**TASK PROMPT:** Find the line in the data below that contains "order: Carnivora". Return that line and all the lines after it, unchanged.

---- SUPPLIED RECORDS

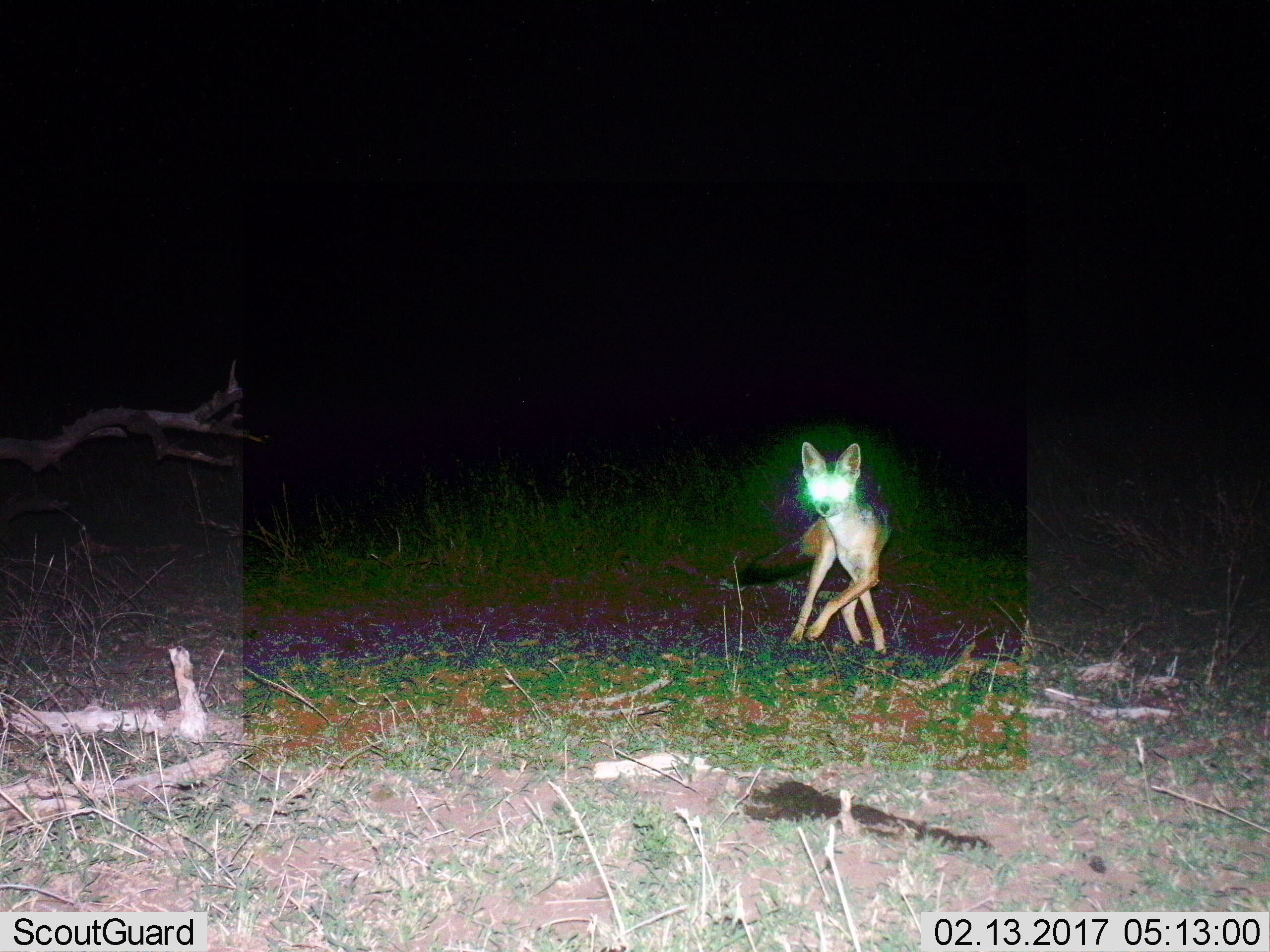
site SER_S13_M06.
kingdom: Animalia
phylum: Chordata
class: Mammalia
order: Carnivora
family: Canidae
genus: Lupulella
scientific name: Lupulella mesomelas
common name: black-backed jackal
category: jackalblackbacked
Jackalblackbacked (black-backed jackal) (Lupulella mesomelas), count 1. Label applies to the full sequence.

--------

**REPLY:**
order: Carnivora
family: Canidae
genus: Lupulella
scientific name: Lupulella mesomelas
common name: black-backed jackal
category: jackalblackbacked
Jackalblackbacked (black-backed jackal) (Lupulella mesomelas), count 1. Label applies to the full sequence.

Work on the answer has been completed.